§ About this exercise: Carry on the humor column about Ernest Smedley's online dating scheme, starting right after its final sentence.

§ Passage to read:
BEGIN

OUT OF BOUNDS By Geary (Smedley) Leason

Two weeks ago, this column outlined cheapskate, Ernest Smedley’s latest attempt to rise out of the ashes after being dumped by Mildred, his online bride of five years, was finally fed up after his latest scheme had backfired. Smedley renewed his posting on an online dating/match website, “PlentyofFish” using the same template from five years prior that worked to snag Mildred, but now posting a new picture passing himself off as his nephew, Knott Smedley.

The online posting by Smedley was almost irresistible as he portrayed himself as wealthy, healthy, adventurous, kind, compassionate – you name it, he was the full monty – with the picture of the debonair but scary-looking “Knott” Smedley adding icing to the cake. Emails came poring in from all over the world, seeking to enlarge a dialogue with Knott Smedley, and hopefully ending in a permanent relationship.

Smedley prioritized these inquiries with money as his primary requirement. (Smedley had access to a data base which provided him with the financial status of an inquirer. How he had this portal, no one knows, but it was key to his plans.) The online respondent could be young, beautiful, educated, charming, but if she had no money, her inquiry went into the circular file. Of the hundreds of inquiries, Smedley singled out one that offered the potential of hitting the motherlode he had always dreamed about: her name was “Char Leslie Murgatroyd”, a seventy year old childless widow, sitting on a $$ pile seven figures high, living in an upscale gated community in Las Vegas, NV.

Smedley calculated that when it came time for a face-to-face meeting, “Char” could be won over by his charm and schmoozing, overcoming the deficit of his less than handsome features that otherwise might turn the lady off. Also, as her picture presented her as being only modestly attractive, a little heavy in most places, with a face of rather large features – nose, ears, and chin, Smedley figured that “Char” might not be too demanding when it came to his looks as well. Smedley knew he could live with her deficits in this area as she could be his mealticket for the ages.

END

§ Data excerpts:
BEGIN

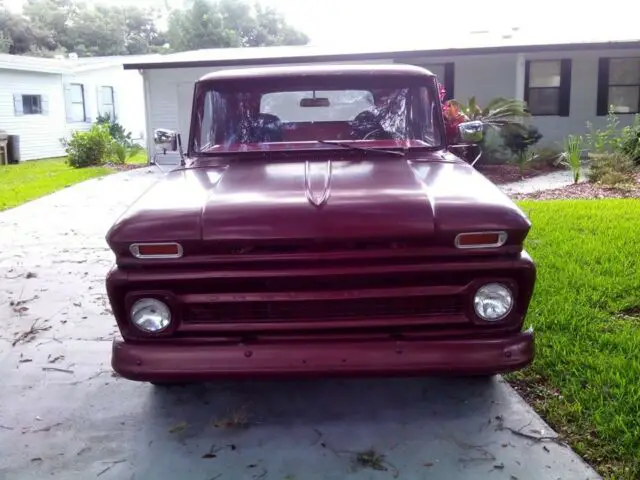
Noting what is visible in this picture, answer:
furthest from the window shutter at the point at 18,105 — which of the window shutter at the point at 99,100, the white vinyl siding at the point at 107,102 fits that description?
the white vinyl siding at the point at 107,102

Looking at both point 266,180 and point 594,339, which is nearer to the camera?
point 266,180

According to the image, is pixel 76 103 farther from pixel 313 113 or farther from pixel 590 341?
pixel 590 341

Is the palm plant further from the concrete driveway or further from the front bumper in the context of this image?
the front bumper

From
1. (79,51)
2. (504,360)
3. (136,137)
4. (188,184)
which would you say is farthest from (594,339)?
(79,51)

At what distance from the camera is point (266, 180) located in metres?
3.50

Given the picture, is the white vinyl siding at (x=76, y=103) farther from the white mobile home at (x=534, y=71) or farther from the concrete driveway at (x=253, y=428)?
the concrete driveway at (x=253, y=428)

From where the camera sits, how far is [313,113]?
444 cm

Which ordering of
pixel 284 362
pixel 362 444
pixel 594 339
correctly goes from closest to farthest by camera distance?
pixel 284 362
pixel 362 444
pixel 594 339

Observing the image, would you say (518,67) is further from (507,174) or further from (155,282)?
(155,282)

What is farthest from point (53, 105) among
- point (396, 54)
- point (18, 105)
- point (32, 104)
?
point (396, 54)

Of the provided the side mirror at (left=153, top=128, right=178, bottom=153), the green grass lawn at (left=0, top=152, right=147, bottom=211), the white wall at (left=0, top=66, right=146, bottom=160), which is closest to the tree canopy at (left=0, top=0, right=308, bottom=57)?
the white wall at (left=0, top=66, right=146, bottom=160)

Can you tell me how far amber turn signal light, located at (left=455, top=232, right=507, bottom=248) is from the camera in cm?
297

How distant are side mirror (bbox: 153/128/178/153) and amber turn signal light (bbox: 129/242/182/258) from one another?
1.84m

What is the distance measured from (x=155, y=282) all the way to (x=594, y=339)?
288cm
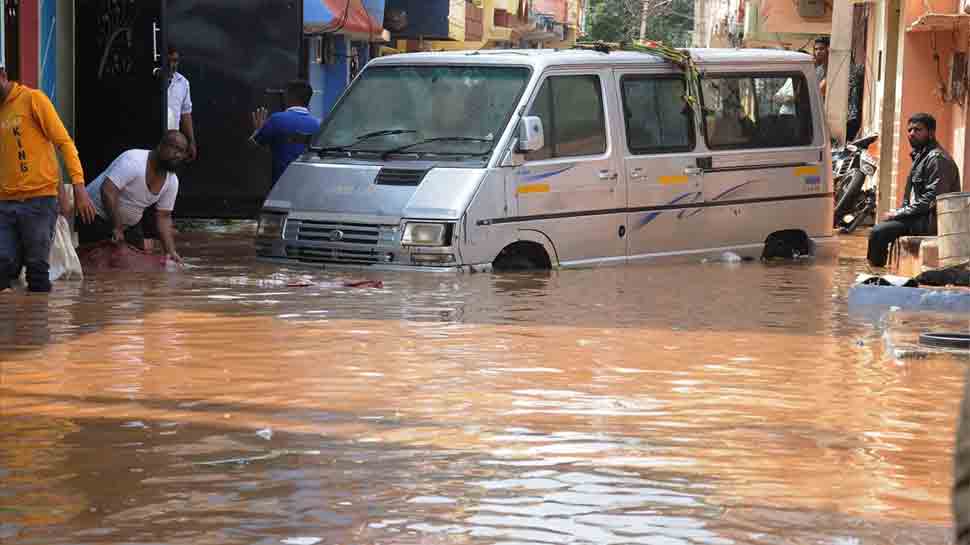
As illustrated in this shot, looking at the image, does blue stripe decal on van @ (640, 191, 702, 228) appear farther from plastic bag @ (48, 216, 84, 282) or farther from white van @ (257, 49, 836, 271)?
plastic bag @ (48, 216, 84, 282)

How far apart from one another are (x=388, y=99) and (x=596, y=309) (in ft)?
8.76

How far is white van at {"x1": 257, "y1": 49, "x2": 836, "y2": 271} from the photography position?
1158cm

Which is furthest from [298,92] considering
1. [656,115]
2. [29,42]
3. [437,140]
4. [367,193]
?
[656,115]

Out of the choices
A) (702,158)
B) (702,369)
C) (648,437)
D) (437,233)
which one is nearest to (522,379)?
(702,369)

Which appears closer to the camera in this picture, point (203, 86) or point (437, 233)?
point (437, 233)

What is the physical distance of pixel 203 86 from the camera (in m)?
17.3

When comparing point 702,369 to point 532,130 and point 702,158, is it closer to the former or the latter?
point 532,130

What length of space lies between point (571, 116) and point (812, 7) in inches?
753

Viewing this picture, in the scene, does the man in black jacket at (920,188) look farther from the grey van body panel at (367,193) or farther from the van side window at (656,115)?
the grey van body panel at (367,193)

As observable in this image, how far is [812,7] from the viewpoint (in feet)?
99.6

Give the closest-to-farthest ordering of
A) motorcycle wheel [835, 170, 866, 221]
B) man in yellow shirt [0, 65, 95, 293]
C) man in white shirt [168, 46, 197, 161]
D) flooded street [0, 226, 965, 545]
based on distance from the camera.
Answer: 1. flooded street [0, 226, 965, 545]
2. man in yellow shirt [0, 65, 95, 293]
3. man in white shirt [168, 46, 197, 161]
4. motorcycle wheel [835, 170, 866, 221]

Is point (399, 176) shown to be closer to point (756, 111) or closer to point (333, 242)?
point (333, 242)

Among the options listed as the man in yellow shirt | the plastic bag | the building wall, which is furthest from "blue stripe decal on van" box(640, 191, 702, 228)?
the building wall

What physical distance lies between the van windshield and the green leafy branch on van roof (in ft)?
4.07
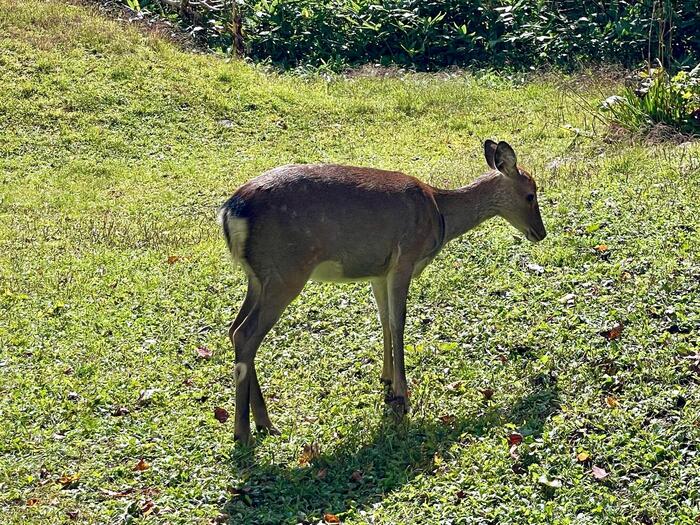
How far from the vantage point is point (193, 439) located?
717cm

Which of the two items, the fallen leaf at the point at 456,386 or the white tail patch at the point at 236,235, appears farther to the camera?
the fallen leaf at the point at 456,386

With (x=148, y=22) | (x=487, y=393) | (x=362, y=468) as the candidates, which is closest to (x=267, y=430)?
(x=362, y=468)

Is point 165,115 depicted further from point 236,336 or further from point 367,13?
point 236,336

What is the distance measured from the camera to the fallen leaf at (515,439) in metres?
6.73

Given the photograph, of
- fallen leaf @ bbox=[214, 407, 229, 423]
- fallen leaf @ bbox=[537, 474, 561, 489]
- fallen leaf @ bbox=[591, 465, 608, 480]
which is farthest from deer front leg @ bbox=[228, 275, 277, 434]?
fallen leaf @ bbox=[591, 465, 608, 480]

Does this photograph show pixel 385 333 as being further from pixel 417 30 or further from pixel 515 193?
pixel 417 30

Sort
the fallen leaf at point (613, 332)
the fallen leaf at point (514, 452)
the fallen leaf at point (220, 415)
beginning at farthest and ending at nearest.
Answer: the fallen leaf at point (613, 332) < the fallen leaf at point (220, 415) < the fallen leaf at point (514, 452)

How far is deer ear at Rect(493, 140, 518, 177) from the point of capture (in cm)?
836

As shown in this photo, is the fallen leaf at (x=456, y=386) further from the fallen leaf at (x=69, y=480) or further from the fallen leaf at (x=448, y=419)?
the fallen leaf at (x=69, y=480)

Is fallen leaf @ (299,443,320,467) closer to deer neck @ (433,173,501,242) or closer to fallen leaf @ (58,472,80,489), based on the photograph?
fallen leaf @ (58,472,80,489)

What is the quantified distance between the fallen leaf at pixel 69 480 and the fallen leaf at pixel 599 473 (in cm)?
310

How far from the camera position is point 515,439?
6773mm

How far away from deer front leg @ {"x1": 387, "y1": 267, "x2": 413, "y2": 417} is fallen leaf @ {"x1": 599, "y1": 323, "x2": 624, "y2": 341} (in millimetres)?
1465

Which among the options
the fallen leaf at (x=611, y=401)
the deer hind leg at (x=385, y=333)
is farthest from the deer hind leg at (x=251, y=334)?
the fallen leaf at (x=611, y=401)
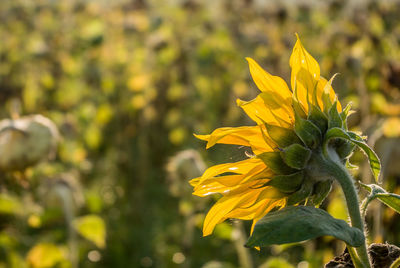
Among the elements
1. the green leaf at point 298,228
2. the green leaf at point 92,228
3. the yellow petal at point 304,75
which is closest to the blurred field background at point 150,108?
the green leaf at point 92,228

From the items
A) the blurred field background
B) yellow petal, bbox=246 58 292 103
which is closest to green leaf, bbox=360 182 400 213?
yellow petal, bbox=246 58 292 103

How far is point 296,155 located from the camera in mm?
553

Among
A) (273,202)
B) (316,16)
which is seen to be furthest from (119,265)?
(316,16)

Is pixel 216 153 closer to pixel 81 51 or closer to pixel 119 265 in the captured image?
pixel 119 265

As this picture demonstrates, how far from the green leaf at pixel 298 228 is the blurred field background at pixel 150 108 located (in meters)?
0.71

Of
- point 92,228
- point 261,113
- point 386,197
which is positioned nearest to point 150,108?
point 92,228

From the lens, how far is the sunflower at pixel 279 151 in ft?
1.84

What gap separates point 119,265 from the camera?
2.33 m

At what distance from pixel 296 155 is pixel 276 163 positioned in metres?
0.02

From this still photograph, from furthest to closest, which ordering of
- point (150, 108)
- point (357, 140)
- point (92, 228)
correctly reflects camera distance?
1. point (150, 108)
2. point (92, 228)
3. point (357, 140)

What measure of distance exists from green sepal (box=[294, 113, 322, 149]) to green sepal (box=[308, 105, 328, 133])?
0.01 meters

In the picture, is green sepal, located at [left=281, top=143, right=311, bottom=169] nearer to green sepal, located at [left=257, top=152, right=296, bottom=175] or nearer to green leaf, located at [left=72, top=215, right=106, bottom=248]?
green sepal, located at [left=257, top=152, right=296, bottom=175]

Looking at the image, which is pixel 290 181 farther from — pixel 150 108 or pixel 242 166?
pixel 150 108

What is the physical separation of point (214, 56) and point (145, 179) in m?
1.26
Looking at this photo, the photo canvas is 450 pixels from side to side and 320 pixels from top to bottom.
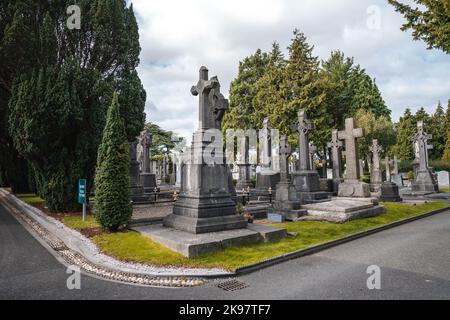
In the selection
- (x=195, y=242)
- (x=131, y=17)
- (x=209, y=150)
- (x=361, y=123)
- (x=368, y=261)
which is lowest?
(x=368, y=261)

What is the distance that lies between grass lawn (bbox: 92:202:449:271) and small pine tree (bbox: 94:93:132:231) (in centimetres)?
51

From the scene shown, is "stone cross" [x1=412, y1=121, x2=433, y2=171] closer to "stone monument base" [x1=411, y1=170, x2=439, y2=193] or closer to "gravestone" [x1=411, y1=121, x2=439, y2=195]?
"gravestone" [x1=411, y1=121, x2=439, y2=195]

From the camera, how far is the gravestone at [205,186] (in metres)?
7.32

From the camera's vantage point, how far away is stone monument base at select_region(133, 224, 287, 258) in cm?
593

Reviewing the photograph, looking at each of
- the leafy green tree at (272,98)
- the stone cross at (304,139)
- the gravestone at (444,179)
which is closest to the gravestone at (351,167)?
the stone cross at (304,139)

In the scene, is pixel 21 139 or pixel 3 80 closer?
pixel 21 139

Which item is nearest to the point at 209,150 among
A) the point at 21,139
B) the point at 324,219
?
the point at 324,219

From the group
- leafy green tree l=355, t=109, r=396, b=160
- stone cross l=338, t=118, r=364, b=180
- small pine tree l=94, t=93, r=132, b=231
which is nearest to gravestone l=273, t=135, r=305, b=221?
stone cross l=338, t=118, r=364, b=180

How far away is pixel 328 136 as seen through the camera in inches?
1212
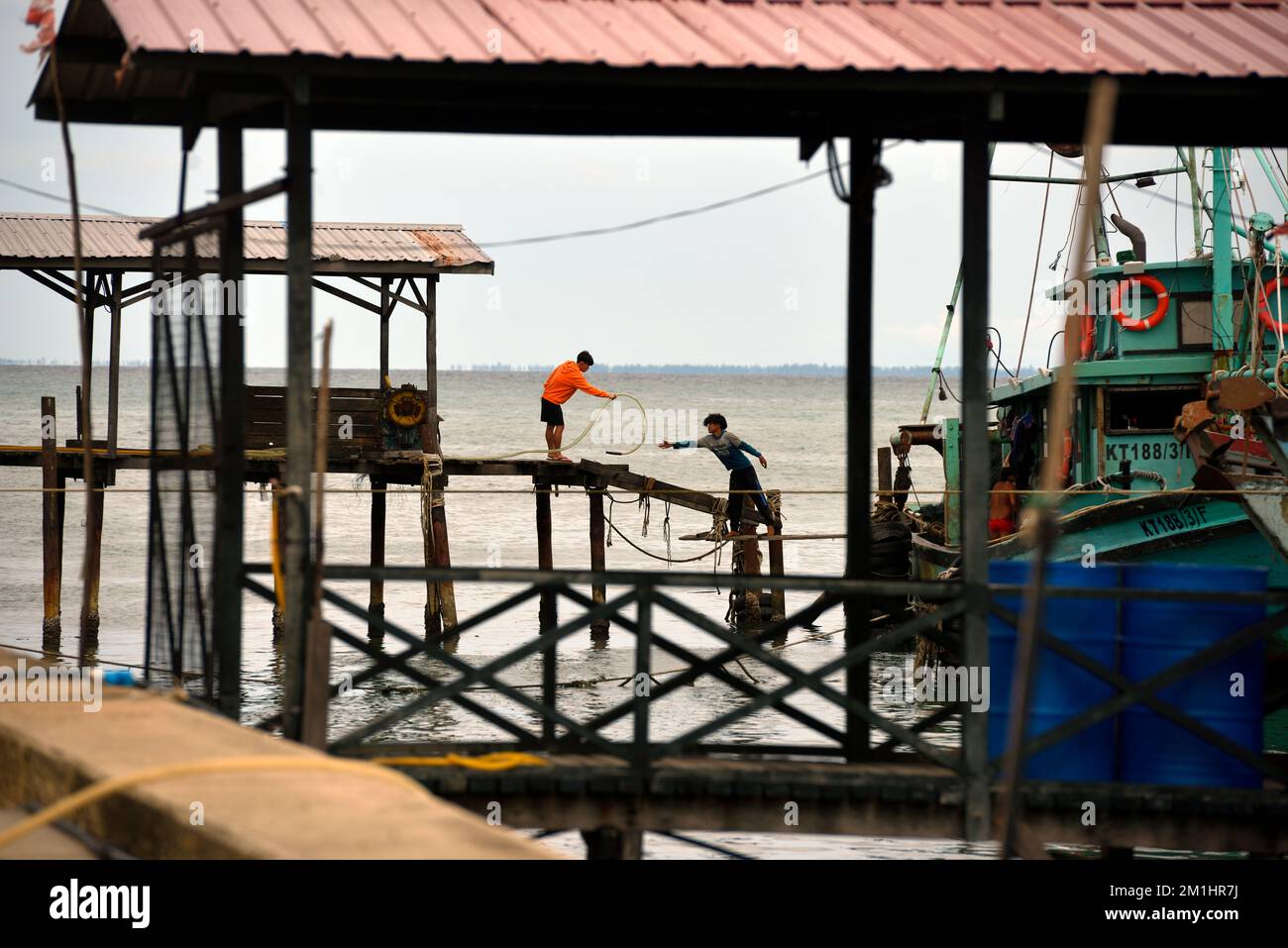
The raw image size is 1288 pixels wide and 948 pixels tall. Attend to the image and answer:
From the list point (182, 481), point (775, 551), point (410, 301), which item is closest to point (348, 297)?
point (410, 301)

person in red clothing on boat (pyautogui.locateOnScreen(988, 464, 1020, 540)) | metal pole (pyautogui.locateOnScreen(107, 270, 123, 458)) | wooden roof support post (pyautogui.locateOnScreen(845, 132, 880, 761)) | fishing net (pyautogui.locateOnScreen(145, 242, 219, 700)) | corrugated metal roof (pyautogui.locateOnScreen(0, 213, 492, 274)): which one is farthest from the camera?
metal pole (pyautogui.locateOnScreen(107, 270, 123, 458))

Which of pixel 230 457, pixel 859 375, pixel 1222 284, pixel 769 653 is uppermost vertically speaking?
pixel 1222 284

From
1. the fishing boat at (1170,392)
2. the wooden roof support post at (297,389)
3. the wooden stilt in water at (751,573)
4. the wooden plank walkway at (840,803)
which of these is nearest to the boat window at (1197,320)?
the fishing boat at (1170,392)

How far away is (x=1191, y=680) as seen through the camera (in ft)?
26.5

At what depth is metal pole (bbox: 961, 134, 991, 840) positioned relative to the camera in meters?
7.84

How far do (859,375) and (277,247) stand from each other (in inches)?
638

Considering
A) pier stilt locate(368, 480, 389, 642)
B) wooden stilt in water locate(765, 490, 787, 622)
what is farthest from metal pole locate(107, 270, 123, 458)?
wooden stilt in water locate(765, 490, 787, 622)

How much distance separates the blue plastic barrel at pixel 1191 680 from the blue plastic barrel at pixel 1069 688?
111mm

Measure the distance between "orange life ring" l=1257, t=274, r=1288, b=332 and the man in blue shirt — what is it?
6.63 meters

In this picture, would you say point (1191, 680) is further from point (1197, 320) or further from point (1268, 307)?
point (1197, 320)

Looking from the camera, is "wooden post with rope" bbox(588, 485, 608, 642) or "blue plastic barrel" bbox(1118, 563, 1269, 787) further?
"wooden post with rope" bbox(588, 485, 608, 642)

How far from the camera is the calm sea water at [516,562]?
1750cm

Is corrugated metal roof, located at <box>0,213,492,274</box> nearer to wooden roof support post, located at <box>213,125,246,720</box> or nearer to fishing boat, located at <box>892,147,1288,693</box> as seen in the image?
fishing boat, located at <box>892,147,1288,693</box>
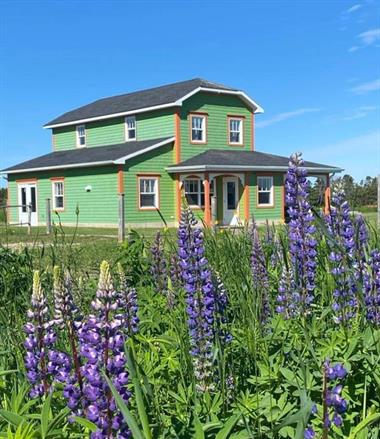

END

§ Result:
After several weeks of back and forth emails, followed by lengthy telephone conversations exchanging hopes and dreams, Smedley flew to Las Vegas for their first face-to-face encounter. Smedley, playing his role as if he were up for an Academy Award, arrived at her residence in a limo, toting two dozen roses. From there, they did the town royally, with Smedley picking up every tab with his credit card (soon to be maxed out). Smedley also did his best to spruce up his features and his wardrobe by dyeing his hair, shaving off his beard, and wearing mandate (a male girdle). “Char” was so impressed with his generosity and his sincere interest in her, that she was able to overlook his homeliness, giving Smedley the impression that she indeed would be interested in marriage.

Oh Happy Day! Oh Holy Jackpot! After another week of thoroughly enjoying each other -playing the slots, hitting all the shows, and dining lavishly, the love birds decided to tie the knot at the Las Vegas Strip’s famous Wedding Chapel. After signing a few papers that “Char” insisted were simple formalities and with no families to notify much less get permission, “Char” and “Knott” repeated their vows in front of the Chapel’s Justice of the Peace. After a wonderful wedding banquet, they made their way to the Belagio Bridal Suite for the activities attaching to a honeymoon.

Smedley realized after their two week whirlwind courtship, that although “Char” was seventy, she desired physical romance, so Smedley was prepared to do the best he could in this area, swallowing a few blue pills right afer dinner. “Char” excused herself and retired to the bathroom to make ready for bedtime. Smedley slipped into his maroon silk pajamas and waited patiently for “Char” to make her exit from the bathroom as his bride.


And this is as far as this story can go other than to say that “Char” was really Charles Leslee Murgatroyd, with all the attibutes of a transvestite. Smedley Had Met His Match!